▸ **Exercise text**:
SEA LICE, SALMON - CANADA (BRITISH COLUMBIA)

Also a scientist, here: longtime chemist, with experience in synthesis and reaction kinetics, and about 30 years of teaching introductory chemistry to first-year college students in a community college setting.

Roger's definitive description of how most resarch is chosen and funded is right on the money.

Unlike Roger, who has slaved in the trenches of basic research, I've spent most of my career introducing folks to science ... folks who had little formal scientific training before taking one of my classes. Understanding the basic scientific approach to establishing new knowledge is a critical part of anybody's education, these days.

When scientific studies conflict with someone's long-held beliefs, it is no wonder folks suspect the science. That is natural and understandable. A good way to resolve that is to look carefully at how the science was done, what its limits are, and try to evaluate the approach. Usually, that requires some scientific training in the field, or assistance from someone who has that training. It's pretty rough sledding without some background, which makes all of us virgins when stumbling around on new terrain, scientifically speaking.

Recorded data
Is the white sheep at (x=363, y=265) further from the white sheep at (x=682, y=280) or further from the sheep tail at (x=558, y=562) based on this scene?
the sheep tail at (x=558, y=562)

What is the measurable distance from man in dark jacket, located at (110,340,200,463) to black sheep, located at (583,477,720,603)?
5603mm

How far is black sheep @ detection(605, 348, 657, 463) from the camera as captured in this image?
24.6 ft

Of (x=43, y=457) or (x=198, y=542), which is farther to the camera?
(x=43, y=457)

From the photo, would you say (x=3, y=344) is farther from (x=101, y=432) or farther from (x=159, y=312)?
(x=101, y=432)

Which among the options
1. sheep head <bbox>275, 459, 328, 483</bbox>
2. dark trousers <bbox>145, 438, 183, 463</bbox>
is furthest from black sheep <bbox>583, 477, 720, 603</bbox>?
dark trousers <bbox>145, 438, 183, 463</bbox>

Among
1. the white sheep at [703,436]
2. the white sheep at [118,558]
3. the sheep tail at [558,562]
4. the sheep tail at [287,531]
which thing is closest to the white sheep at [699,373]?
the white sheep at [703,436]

▸ **Work task**:
Copy the exercise text between "SEA LICE, SALMON" and "community college setting.", inclusive, and replace "community college" with "state university".

▸ **Solution to the exercise**:
SEA LICE, SALMON - CANADA (BRITISH COLUMBIA)

Also a scientist, here: longtime chemist, with experience in synthesis and reaction kinetics, and about 30 years of teaching introductory chemistry to first-year college students in a state university setting.